(Brief) Search the entries for the line containing "body_size: 1472". Repeat it, then every line after it, exactly through the final line.
___
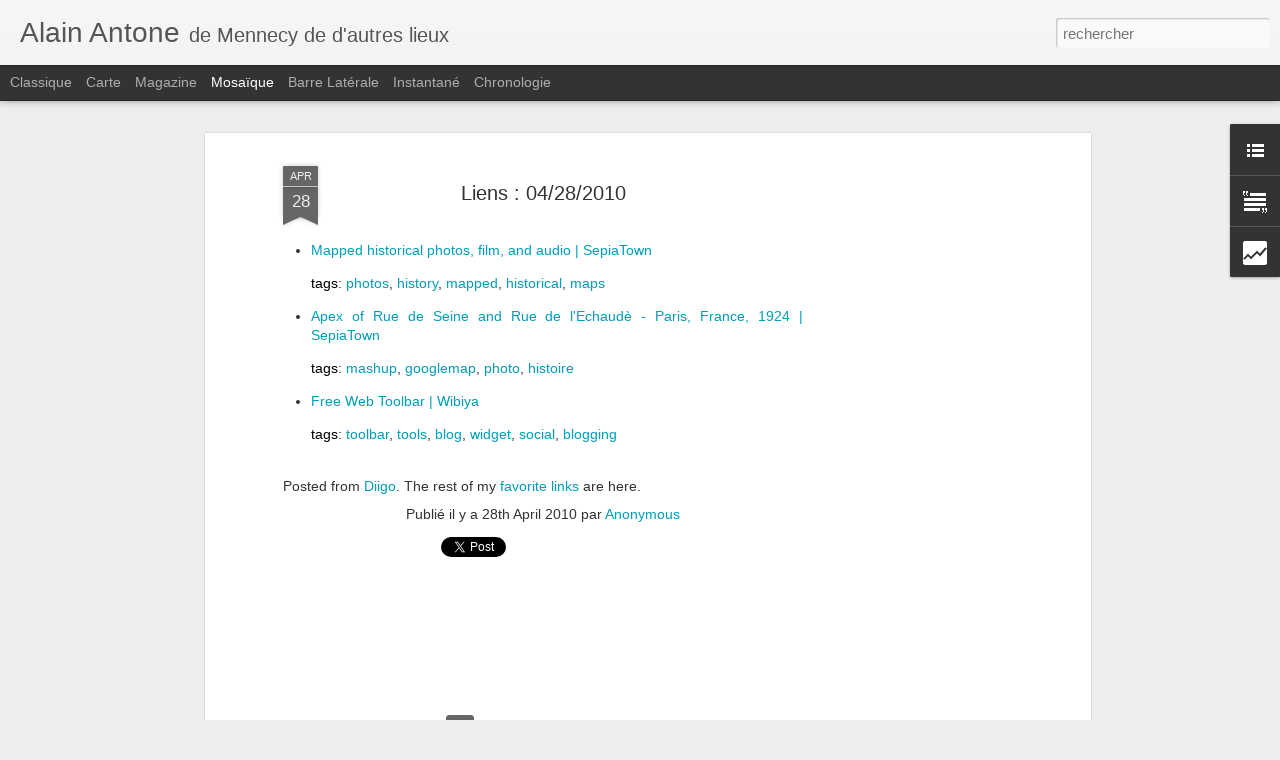

--- FILE ---
content_type: text/html; charset=UTF-8
request_url: https://alain-antone.blogspot.com/b/stats?style=WHITE_TRANSPARENT&timeRange=ALL_TIME&token=APq4FmCWR5fStcaGVwv8JLHSmCrszfcBlKslMiGJrHspRFDwo1kPRmEynFisVBI1QJDsdCM_hx2AqEqHyS0T6nOSgjIrnLwhtw&v=0&action=initial&widgetId=Stats1&responseType=js
body_size: -43
content:
{"total":92831,"sparklineOptions":{"backgroundColor":{"fillOpacity":0.1,"fill":"#ffffff"},"series":[{"areaOpacity":0.3,"color":"#fff"}]},"sparklineData":[[0,25],[1,23],[2,25],[3,33],[4,68],[5,48],[6,40],[7,35],[8,33],[9,30],[10,50],[11,38],[12,35],[13,30],[14,35],[15,43],[16,23],[17,40],[18,23],[19,78],[20,55],[21,33],[22,90],[23,70],[24,28],[25,25],[26,33],[27,18],[28,40],[29,3]],"nextTickMs":3600000}

--- FILE ---
content_type: text/html; charset=UTF-8
request_url: https://alain-antone.blogspot.com/b/stats?style=WHITE_TRANSPARENT&timeRange=ALL_TIME&token=APq4FmCaM0L1cDxet9s3gOs8S1IDSR4wmm50nIGuw3Z-og-hlcf1IK_pE17KxuMPntAuIE5Q_Aun8t413UZCW5w844BfxjuJkw&v=0&action=initial&widgetId=Stats1&responseType=js
body_size: -47
content:
{"total":92831,"sparklineOptions":{"backgroundColor":{"fillOpacity":0.1,"fill":"#ffffff"},"series":[{"areaOpacity":0.3,"color":"#fff"}]},"sparklineData":[[0,25],[1,23],[2,25],[3,33],[4,68],[5,48],[6,40],[7,35],[8,33],[9,30],[10,50],[11,38],[12,35],[13,30],[14,35],[15,43],[16,23],[17,40],[18,23],[19,78],[20,55],[21,33],[22,90],[23,70],[24,28],[25,25],[26,33],[27,18],[28,40],[29,3]],"nextTickMs":3600000}

--- FILE ---
content_type: text/html; charset=utf-8
request_url: https://www.google.com/recaptcha/api2/aframe
body_size: 265
content:
<!DOCTYPE HTML><html><head><meta http-equiv="content-type" content="text/html; charset=UTF-8"></head><body><script nonce="9-Bb70AdQ7orErasKg-mOA">/** Anti-fraud and anti-abuse applications only. See google.com/recaptcha */ try{var clients={'sodar':'https://pagead2.googlesyndication.com/pagead/sodar?'};window.addEventListener("message",function(a){try{if(a.source===window.parent){var b=JSON.parse(a.data);var c=clients[b['id']];if(c){var d=document.createElement('img');d.src=c+b['params']+'&rc='+(localStorage.getItem("rc::a")?sessionStorage.getItem("rc::b"):"");window.document.body.appendChild(d);sessionStorage.setItem("rc::e",parseInt(sessionStorage.getItem("rc::e")||0)+1);localStorage.setItem("rc::h",'1769648002817');}}}catch(b){}});window.parent.postMessage("_grecaptcha_ready", "*");}catch(b){}</script></body></html>

--- FILE ---
content_type: text/javascript; charset=UTF-8
request_url: https://alain-antone.blogspot.com/?v=0&action=initial&widgetId=LinkList1&responseType=js&xssi_token=AOuZoY4ab15pcON9JGMk-7LVBbUvvfZG6Q%3A1769647999495
body_size: -54
content:
try {
_WidgetManager._HandleControllerResult('LinkList1', 'initial',{'title': 'Blogs', 'sorting': 'reversealpha', 'shownum': -1, 'links': [{'name': 'Posterous\x27 Blog', 'target': 'http://virgile.posterous.com/'}, {'name': 'My soup virgile.soup.io', 'target': 'http://virgile.soup.io/'}, {'name': 'Ma liste de suivis', 'target': 'http://www.google.fr/reader/shared/00908042127452210972'}, {'name': 'Ligne de temps', 'target': 'http://www.dipity.com/virgile'}]});
} catch (e) {
  if (typeof log != 'undefined') {
    log('HandleControllerResult failed: ' + e);
  }
}


--- FILE ---
content_type: text/javascript; charset=UTF-8
request_url: https://alain-antone.blogspot.com/?v=0&action=initial&widgetId=Stats1&responseType=js&xssi_token=AOuZoY4ab15pcON9JGMk-7LVBbUvvfZG6Q%3A1769647999495
body_size: 0
content:
try {
_WidgetManager._HandleControllerResult('Stats1', 'initial',{'title': 'Nombre total de pages vues', 'showGraphicalCounter': true, 'showAnimatedCounter': false, 'showSparkline': true, 'statsUrl': '//alain-antone.blogspot.com/b/stats?style\x3dWHITE_TRANSPARENT\x26timeRange\x3dALL_TIME\x26token\x3dAPq4FmCWR5fStcaGVwv8JLHSmCrszfcBlKslMiGJrHspRFDwo1kPRmEynFisVBI1QJDsdCM_hx2AqEqHyS0T6nOSgjIrnLwhtw'});
} catch (e) {
  if (typeof log != 'undefined') {
    log('HandleControllerResult failed: ' + e);
  }
}


--- FILE ---
content_type: text/javascript; charset=UTF-8
request_url: https://alain-antone.blogspot.com/?v=0&action=initial&widgetId=Stats1&responseType=js&xssi_token=AOuZoY4ab15pcON9JGMk-7LVBbUvvfZG6Q%3A1769647999495
body_size: 2
content:
try {
_WidgetManager._HandleControllerResult('Stats1', 'initial',{'title': 'Nombre total de pages vues', 'showGraphicalCounter': true, 'showAnimatedCounter': false, 'showSparkline': true, 'statsUrl': '//alain-antone.blogspot.com/b/stats?style\x3dWHITE_TRANSPARENT\x26timeRange\x3dALL_TIME\x26token\x3dAPq4FmCaM0L1cDxet9s3gOs8S1IDSR4wmm50nIGuw3Z-og-hlcf1IK_pE17KxuMPntAuIE5Q_Aun8t413UZCW5w844BfxjuJkw'});
} catch (e) {
  if (typeof log != 'undefined') {
    log('HandleControllerResult failed: ' + e);
  }
}
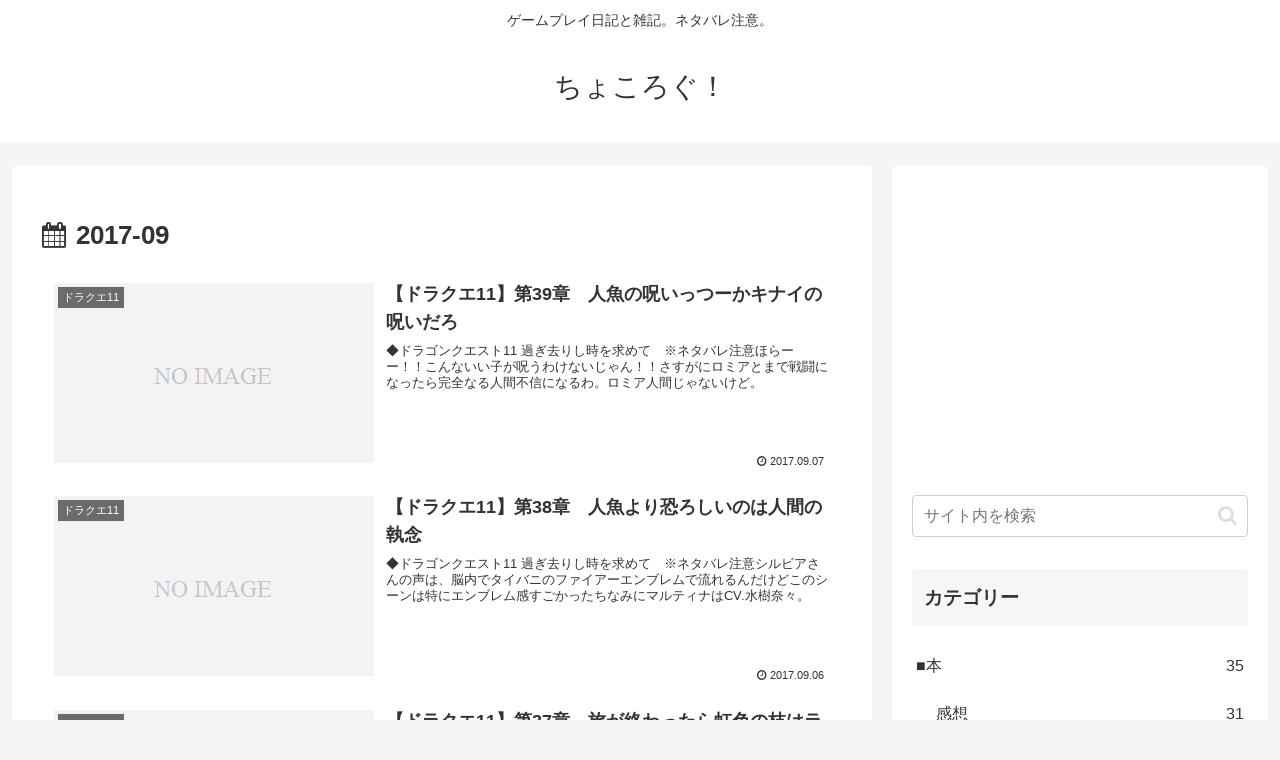

--- FILE ---
content_type: text/html; charset=utf-8
request_url: https://www.google.com/recaptcha/api2/aframe
body_size: 183
content:
<!DOCTYPE HTML><html><head><meta http-equiv="content-type" content="text/html; charset=UTF-8"></head><body><script nonce="VrNpe10FXBxpiCAsDywF9A">/** Anti-fraud and anti-abuse applications only. See google.com/recaptcha */ try{var clients={'sodar':'https://pagead2.googlesyndication.com/pagead/sodar?'};window.addEventListener("message",function(a){try{if(a.source===window.parent){var b=JSON.parse(a.data);var c=clients[b['id']];if(c){var d=document.createElement('img');d.src=c+b['params']+'&rc='+(localStorage.getItem("rc::a")?sessionStorage.getItem("rc::b"):"");window.document.body.appendChild(d);sessionStorage.setItem("rc::e",parseInt(sessionStorage.getItem("rc::e")||0)+1);localStorage.setItem("rc::h",'1769903892603');}}}catch(b){}});window.parent.postMessage("_grecaptcha_ready", "*");}catch(b){}</script></body></html>

--- FILE ---
content_type: application/javascript; charset=utf-8;
request_url: http://dalc.valuecommerce.com/app3?p=886098360&_s=http%3A%2F%2Fchoco.moo.jp%2F%3Fm%3D201709%26paged%3D2&vf=iVBORw0KGgoAAAANSUhEUgAAAAMAAAADCAYAAABWKLW%2FAAAAMElEQVQYV2NkFGP4n5ExnWFVUw4DY8Bcof%2B9lVwMuiXPGBg3cnX9j3r2huGhQBcDAAlMDplxF2qLAAAAAElFTkSuQmCC
body_size: 1472
content:
vc_linkswitch_callback({"t":"697e9713","r":"aX6XEwAMO44S3RYcCooERAqKBtR0NQ","ub":"aX6XEwADUJ0S3RYcCooCsQqKC%2FB27A%3D%3D","vcid":"UUsUgFA9A_zxs3zVI87l4xvjOBQJ3KZaza5r1gWCQGo445wgZv1haw","vcpub":"0.801678","www.bk1.jp":{"a":"2684806","m":"2340879","g":"922a5420a2","sp":"partnerid%3D02vc01"},"shopping.geocities.jp":{"a":"2821580","m":"2201292","g":"0e895ce18c"},"seijoishii.com":{"a":"2483264","m":"2776692","g":"8f96e3878c"},"shopping.yahoo.co.jp":{"a":"2821580","m":"2201292","g":"0e895ce18c"},"lohaco.jp":{"a":"2686782","m":"2994932","g":"fb97039b8c"},"approach.yahoo.co.jp":{"a":"2821580","m":"2201292","g":"0e895ce18c"},"www.animate-onlineshop.jp":{"a":"2805589","m":"3357128","g":"d0bf28ac8c"},"paypaystep.yahoo.co.jp":{"a":"2821580","m":"2201292","g":"0e895ce18c"},"kinokuniya.co.jp":{"a":"2118836","m":"2195689","g":"d6e80a278c"},"tabelog.com":{"a":"2797472","m":"3366797","g":"0bfce14e8c"},"lohaco.yahoo.co.jp":{"a":"2686782","m":"2994932","g":"fb97039b8c"},"l":4,"paypaymall.yahoo.co.jp":{"a":"2821580","m":"2201292","g":"0e895ce18c"},"honto.jp":{"a":"2684806","m":"2340879","g":"922a5420a2","sp":"partnerid%3D02vc01"},"p":886098360,"www.seijoishii.com":{"a":"2483264","m":"2776692","g":"8f96e3878c"},"s":2246764,"mini-shopping.yahoo.co.jp":{"a":"2821580","m":"2201292","g":"0e895ce18c"}})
___
(Your solution)
body_size: 1472
content:
vc_linkswitch_callback({"t":"697e9713","r":"aX6XEwAMO44S3RYcCooERAqKBtR0NQ","ub":"aX6XEwADUJ0S3RYcCooCsQqKC%2FB27A%3D%3D","vcid":"UUsUgFA9A_zxs3zVI87l4xvjOBQJ3KZaza5r1gWCQGo445wgZv1haw","vcpub":"0.801678","www.bk1.jp":{"a":"2684806","m":"2340879","g":"922a5420a2","sp":"partnerid%3D02vc01"},"shopping.geocities.jp":{"a":"2821580","m":"2201292","g":"0e895ce18c"},"seijoishii.com":{"a":"2483264","m":"2776692","g":"8f96e3878c"},"shopping.yahoo.co.jp":{"a":"2821580","m":"2201292","g":"0e895ce18c"},"lohaco.jp":{"a":"2686782","m":"2994932","g":"fb97039b8c"},"approach.yahoo.co.jp":{"a":"2821580","m":"2201292","g":"0e895ce18c"},"www.animate-onlineshop.jp":{"a":"2805589","m":"3357128","g":"d0bf28ac8c"},"paypaystep.yahoo.co.jp":{"a":"2821580","m":"2201292","g":"0e895ce18c"},"kinokuniya.co.jp":{"a":"2118836","m":"2195689","g":"d6e80a278c"},"tabelog.com":{"a":"2797472","m":"3366797","g":"0bfce14e8c"},"lohaco.yahoo.co.jp":{"a":"2686782","m":"2994932","g":"fb97039b8c"},"l":4,"paypaymall.yahoo.co.jp":{"a":"2821580","m":"2201292","g":"0e895ce18c"},"honto.jp":{"a":"2684806","m":"2340879","g":"922a5420a2","sp":"partnerid%3D02vc01"},"p":886098360,"www.seijoishii.com":{"a":"2483264","m":"2776692","g":"8f96e3878c"},"s":2246764,"mini-shopping.yahoo.co.jp":{"a":"2821580","m":"2201292","g":"0e895ce18c"}})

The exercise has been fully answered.